## YOUR TASK
Locate every line of the data below that contains the word "nearest", and copy each of those lines. The match is case-sensitive.

(Items from a dataset)
** begin **

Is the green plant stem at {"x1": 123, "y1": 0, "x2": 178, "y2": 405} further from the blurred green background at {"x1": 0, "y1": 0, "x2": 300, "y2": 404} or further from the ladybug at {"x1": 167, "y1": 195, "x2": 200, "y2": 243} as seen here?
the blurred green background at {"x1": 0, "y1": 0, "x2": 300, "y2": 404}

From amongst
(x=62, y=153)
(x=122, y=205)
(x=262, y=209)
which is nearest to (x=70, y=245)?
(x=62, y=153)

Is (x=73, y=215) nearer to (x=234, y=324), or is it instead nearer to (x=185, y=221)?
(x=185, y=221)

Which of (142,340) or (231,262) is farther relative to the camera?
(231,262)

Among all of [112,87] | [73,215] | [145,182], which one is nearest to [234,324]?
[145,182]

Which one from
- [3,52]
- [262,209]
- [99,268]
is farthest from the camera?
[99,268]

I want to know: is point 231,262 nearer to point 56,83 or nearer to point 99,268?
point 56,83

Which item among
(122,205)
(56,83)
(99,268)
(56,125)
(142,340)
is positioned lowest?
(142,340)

** end **
** begin **

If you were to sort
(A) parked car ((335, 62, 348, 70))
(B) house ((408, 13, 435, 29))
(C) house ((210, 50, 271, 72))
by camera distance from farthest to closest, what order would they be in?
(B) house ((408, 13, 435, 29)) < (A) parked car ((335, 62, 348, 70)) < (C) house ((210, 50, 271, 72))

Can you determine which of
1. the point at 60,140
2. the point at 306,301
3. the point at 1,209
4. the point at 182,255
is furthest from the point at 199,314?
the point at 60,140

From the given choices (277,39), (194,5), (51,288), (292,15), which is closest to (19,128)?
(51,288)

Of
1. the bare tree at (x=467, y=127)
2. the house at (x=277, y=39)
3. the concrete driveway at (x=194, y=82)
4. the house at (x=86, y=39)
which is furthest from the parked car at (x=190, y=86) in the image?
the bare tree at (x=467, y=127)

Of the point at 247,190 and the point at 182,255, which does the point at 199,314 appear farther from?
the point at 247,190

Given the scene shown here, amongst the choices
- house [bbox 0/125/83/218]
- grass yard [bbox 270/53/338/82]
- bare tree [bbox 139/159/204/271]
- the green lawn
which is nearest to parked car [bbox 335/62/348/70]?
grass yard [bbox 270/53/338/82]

** end **

## ANSWER FOR THIS EXERCISE
which is nearest to (x=70, y=245)?
Among all of [112,87] | [73,215] | [145,182], which one is nearest to [234,324]?
which is nearest to parked car [bbox 335/62/348/70]?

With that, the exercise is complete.